I like to pin on the fold lines and remove it once I have the binding safely under the presser foot.
Before you stitch this seam, just make sure to see that it will look fold correctly before you trim it. Then, trim it to 1/4-inch with your rotary cutter (careful not to cut the blanket) or with scissors. Now you can pin the unstitched portion of the binding and stitch it to the blanket. Clip the corners, making sure not to cut into the stitching.
Next, I like to press the binding away from the blanket to help me when I pin it to the back. Just to be sure not to get the iron on the fleece, and use just a little pressure.
To attach the binding to the back, you have a number of options. You could pin it and hand sew it, which I believe creates the best look, but it takes a long time and I don’t think it’s as secure as what the machine can do.
Some people like to use wonder clips (It will take two boxes.). The advantage with clips is that they’re easy and you can see if your machine will catch the back when you pin them.
Since I didn’t have enough for the whole blanket, I used straight pins with a flat head. I pin them right in what’s called the ditch — right against the binding. That way I can see where it will catch on the back.
Here I can adjust how much to leave for the machine to grab. I like it to be close, but not too much, since even with pinning, the fabric can slip. You’ll also want to pin this heavily. I find it worked best to place the next pin where the previous one ended. It’s time consuming, but worth it.
When you get to a corner, you’ll see that folding the fabric over the front to the back creates and angled seam. When you pin the back, make sure that you fold one side over in the opposite direction from the way it looks on the front.
In the photo above, the left side is over the right side. On the photo below, it’s just the opposite. To pin the corners, I found it worked best to put the pin in diagonally, catching both sides in the process.
Once you’re all pinned, put the stitch-in-the ditch foot on your machine.

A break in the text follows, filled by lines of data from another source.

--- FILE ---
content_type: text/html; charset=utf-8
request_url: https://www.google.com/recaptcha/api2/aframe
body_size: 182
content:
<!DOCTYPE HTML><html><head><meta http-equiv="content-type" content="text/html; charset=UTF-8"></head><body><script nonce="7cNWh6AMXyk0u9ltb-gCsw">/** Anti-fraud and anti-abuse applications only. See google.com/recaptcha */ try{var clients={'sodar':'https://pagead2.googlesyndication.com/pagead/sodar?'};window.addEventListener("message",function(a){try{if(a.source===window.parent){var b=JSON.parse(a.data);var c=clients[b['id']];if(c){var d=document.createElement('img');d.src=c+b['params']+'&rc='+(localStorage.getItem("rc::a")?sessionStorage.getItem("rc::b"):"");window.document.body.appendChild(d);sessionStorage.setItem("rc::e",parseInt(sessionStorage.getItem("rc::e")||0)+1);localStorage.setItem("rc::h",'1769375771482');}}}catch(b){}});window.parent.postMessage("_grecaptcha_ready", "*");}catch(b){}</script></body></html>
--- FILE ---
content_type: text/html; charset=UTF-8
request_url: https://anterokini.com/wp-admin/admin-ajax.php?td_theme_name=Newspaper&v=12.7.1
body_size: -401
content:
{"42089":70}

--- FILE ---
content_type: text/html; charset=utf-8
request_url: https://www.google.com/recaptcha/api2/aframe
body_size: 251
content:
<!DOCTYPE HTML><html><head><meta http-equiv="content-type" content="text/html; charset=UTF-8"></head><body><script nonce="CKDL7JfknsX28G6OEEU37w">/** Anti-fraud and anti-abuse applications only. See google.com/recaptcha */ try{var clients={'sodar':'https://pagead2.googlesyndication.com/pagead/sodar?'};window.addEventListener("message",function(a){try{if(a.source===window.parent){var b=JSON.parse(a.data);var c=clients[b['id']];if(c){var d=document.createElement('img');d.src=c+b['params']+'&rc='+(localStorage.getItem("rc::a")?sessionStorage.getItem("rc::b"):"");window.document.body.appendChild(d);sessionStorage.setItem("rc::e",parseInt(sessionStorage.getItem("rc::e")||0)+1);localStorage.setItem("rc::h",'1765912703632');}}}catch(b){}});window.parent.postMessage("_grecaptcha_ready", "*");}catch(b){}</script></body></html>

I forgot to take a photo of this, but line up the metal ridge up against the binding. See that the needle will land in the ditch, the part closest to the stitching. You’ll want to land in there so your stitches don’t show.
Alternatively, you could stitch the binding to the back and then stitch the top next to the edge. The down side is you’ll have a line of stitching all the way around the back, but if that doesn’t bother you, that’s a good way to make sure you stitching is even around the edge. I don’t find the minor imperfections a problem.
That’s it, you’re done!
Here’s a look at the three I made, in less than a day.
As for cost, these aren’t the cheapest gift. I try to buy fabric when it’s on sale, but on average, one of these blankets will cost between $25-30. But I can tell you, they’re worth every penny. They wear like iron, and they keep you nice and toasty.
If you’d prefer something a little lighter, you can use flannel for one of the sides. Since flannel is only 45-inches compared to 54-58 inches for fleece, I tend to use it for baby blankets so I don’t have to piece the flannel to make it wide enough.